La même protection a été accordée à George W. Bush, non élu. Depuis le 11 septembre, les médias les plus libres ont mis collectivement la main sur leur cœur, terminant leurs bulletins d’information par « Que Dieu bénisse l’Amérique » ad nauseam. Les rares personnes qui ont expliqué les racines des attaques ont été intimidées par des injures séculaires en les accusant d’être « anti-américaines ». C'est à cette « liberté de la presse » que Tom Shrager avait sans doute à l'esprit lorsqu'il a appelé le patron du Daily Mirror pour se plaindre du journal qui rapportait les actions criminelles et les hypocrisies de la ploutocratie qui dirige Washington. Dans le monde de Bush et d’Enron, la liberté n’est pas censée être aussi libre.
J'étais aux États-Unis l'autre jour pour rendre hommage à un journaliste dont le travail est aux antipodes de celui que Shrager et ses collègues gestionnaires de fonds approuveraient. Il s'agit d'Amy Goodman, qui mérite d'être mieux connue dans ce pays. À Santa Fe, au Nouveau-Mexique, la Fondation Lannan, qui reconnaît les voix souvent méconnues de la liberté culturelle et politique, rendait hommage à Amy.
Son émission de radio, Democracy Now! sur le réseau de radio publique Pacifica est un antidote infaillible contre le courant dominant docile. Son entretien avec Clinton le jour des élections de 2000 constitue le seul interrogatoire approprié que j'ai lu ou entendu. Elle a simplement posé les questions que la presse de la Maison Blanche ne pose jamais.
Par exemple : « Président Clinton, que dites-vous aux gens qui ont le sentiment que les deux partis sont achetés par les entreprises et que leur vote ne fait aucune différence ? » » et « [Pourquoi], lorsque vous vous êtes présenté pour la première fois à la présidence, êtes-vous retourné au milieu de votre campagne, en Arkansas, et avez-vous présidé à l'exécution d'un homme déficient mental ? et « Les chiffres de l'ONU montrent que jusqu'à 5,000 XNUMX enfants meurent en Irak à cause des sanctions contre l'Irak ».
Les réponses spontanées et fanfaronnes de Clinton ont brisé la surface huileuse qu'il avait cultivée. Il a accusé Amy d'être « hostile, combative et irrespectueuse ». Elle n’avait rien de tel. Amy et Alan Nairn, un autre journaliste américain exceptionnel qui a révélé la complicité d'Henry Kissinger dans l'agonie du Timor oriental, étaient au Timor oriental lorsque des jeunes étaient massacrés par les troupes indonésiennes au cimetière de Santa Cruz à Dili, en 1991. Son reportage était extraordinairement courageux. . Entourée de morts et de mourants, elle tenait Alan dans ses bras ; sa tête avait été fracturée par l'un des soldats.
Le 11 septembre, elle diffusait depuis le sous-sol d'une caserne de pompiers, à quelques pâtés de maisons des tours jumelles.
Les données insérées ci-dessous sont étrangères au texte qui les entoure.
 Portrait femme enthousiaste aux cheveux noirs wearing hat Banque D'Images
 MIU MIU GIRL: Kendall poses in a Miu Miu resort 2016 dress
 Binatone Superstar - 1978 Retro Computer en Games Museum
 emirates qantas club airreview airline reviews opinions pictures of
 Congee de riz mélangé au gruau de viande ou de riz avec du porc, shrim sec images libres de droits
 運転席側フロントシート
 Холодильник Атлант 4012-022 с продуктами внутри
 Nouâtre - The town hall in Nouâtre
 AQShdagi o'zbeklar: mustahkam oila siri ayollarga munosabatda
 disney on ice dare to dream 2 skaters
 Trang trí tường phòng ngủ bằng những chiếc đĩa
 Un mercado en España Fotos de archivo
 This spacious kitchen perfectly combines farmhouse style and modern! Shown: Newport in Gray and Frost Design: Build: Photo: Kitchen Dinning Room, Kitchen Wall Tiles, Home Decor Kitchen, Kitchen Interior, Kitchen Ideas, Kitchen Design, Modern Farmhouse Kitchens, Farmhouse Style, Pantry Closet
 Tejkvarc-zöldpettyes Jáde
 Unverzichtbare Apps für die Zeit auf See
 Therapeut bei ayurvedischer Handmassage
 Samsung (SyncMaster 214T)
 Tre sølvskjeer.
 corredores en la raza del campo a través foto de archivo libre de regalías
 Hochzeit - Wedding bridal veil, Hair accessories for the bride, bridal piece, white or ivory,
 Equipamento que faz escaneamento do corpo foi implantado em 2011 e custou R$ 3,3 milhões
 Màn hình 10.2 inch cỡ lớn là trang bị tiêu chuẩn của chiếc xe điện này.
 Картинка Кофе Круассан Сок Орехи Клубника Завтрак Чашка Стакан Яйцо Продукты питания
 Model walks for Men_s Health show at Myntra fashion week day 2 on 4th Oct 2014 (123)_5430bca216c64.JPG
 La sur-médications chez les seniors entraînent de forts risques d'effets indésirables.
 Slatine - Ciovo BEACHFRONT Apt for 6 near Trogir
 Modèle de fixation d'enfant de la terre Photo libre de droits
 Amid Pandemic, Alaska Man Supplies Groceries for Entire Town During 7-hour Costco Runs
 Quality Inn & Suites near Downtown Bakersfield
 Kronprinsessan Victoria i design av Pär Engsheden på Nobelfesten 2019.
Même à ce moment-là, alors que ses collègues hébergeaient des gens, elle a organisé une discussion sur le terrorisme mondial, « à la recherche de perspectives et d’explications, ce qui est le travail du journalisme ». Elle a souligné que le 11 septembre était également un jour important dans l'histoire du Chili. « C'est le jour où, a-t-elle déclaré, le président Salvador Allende est mort au milieu de la montée du régime Pinochet, pleinement soutenu par les États-Unis. Ce sont le président Nixon et Henry Kissinger qui sont responsables de milliers de morts chiliens. Sa précision a un toucher sûr. Dans ses reportages sur Bush, elle fait toujours référence au « président choisi ». Elle ne réussirait pas le test Shrager.